AMY GOODMAN: That was an excerpt of the film, The Untold Story of Emmett Till. That was Reverend Al Sharpton talking about Mamie Till Mobley's decision to have an open casket. We turn now to Keith Beauchamp, the filmmaker, after this break. 

 On this 50th anniversary of the murder of Emmett Till, we turn to Keith Beauchamp, the filmmaker of The Untold Story of Emmett Till, which has just come out and will be released nationally in the coming months. On the line with us, we are joined by Clenora Hudson-Weems, Professor of English at the University of Missouri, Columbia, and author of the book, Emmett Till: The Sacrificial Lamb of the Civil Rights Movement. First, though, to Keith Beauchamp. The information you uncovered that has reopened this case, talk about it.

KEITH BEAUCHAMP: Well, through my research while trying to produce the film, I came across information that up to 14 people was involved with the kidnapping and murder of Emmett Till. Five of these people were black men. We believe that they were forced to participate because they were employees to J.W. Milam and Roy Bryant, as well as a number of their friends. Right now I believe and I have been standing by this for the whole time and which is why the investigation is open at this point is because I believe that there’s five people who can be indicted and charged for the kidnapping and murder today.

AMY GOODMAN: Clenora Weems, your response.

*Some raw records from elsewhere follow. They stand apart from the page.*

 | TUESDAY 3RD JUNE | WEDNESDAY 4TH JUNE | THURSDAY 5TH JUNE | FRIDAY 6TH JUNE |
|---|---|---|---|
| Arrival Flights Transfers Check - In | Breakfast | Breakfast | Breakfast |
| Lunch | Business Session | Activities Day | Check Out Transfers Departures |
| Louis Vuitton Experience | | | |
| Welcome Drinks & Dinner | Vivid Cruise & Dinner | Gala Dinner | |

Image

CLENORA HUDSON-WEEMS: As to what? Why it’s being reopened?

AMY GOODMAN: Can you talk about the significance of the case, of it being reopened and of what Keith Beauchamp has uncovered?

CLENORA HUDSON-WEEMS: Well, first of all, I don't think Keith Beauchamp has discovered or uncovered anything. I started working on this 20 years ago. I was a Ford Fellow at the University of Iowa, and I established Till as the catalyst of the Civil Rights Movement, which a lot of my colleagues in the academy across the nation have endorsed, because of the fact that it was very difficult in 1985-86 when I went to my dissertation committee and told them that I was going to, instead of writing on black women writers, having been contracted to do the first book on Toni Morrison, I wanted to write on Emmett Till as the catalyst, and it was a very difficult thing, because it had already been established --

AMY GOODMAN: Professor Hudson-Weems, I was just wondering if you could speak louder.

CLENORA HUDSON-WEEMS: Can you hear me now?

AMY GOODMAN: That’s much better. As loud as you possibly can.

CLENORA HUDSON-WEEMS: Okay, thank you. Yes, what I was saying is that basically I can't see very much of anything being established in the process of reopening the case as such, because I think that my 1988 Ford doctorate dissertation which was entitled "Emmett Till: The Impetus of the Modern Civil Rights Movement," which later became my book, which I had published this 1994 -- that was exactly my book -- that, in fact, all of the facts that I had put in that book of showing that Emmett Till’s lynching, which occurred three days and three months prior to Rosa Parks, was in fact the catalyst, and I have spoken in and out of this country on that for the last 20 years. I had talked about one particular black guy who was there in the first chapter of my book, and that was “Too Tight” Collins, who was forced to identify Emmett Till.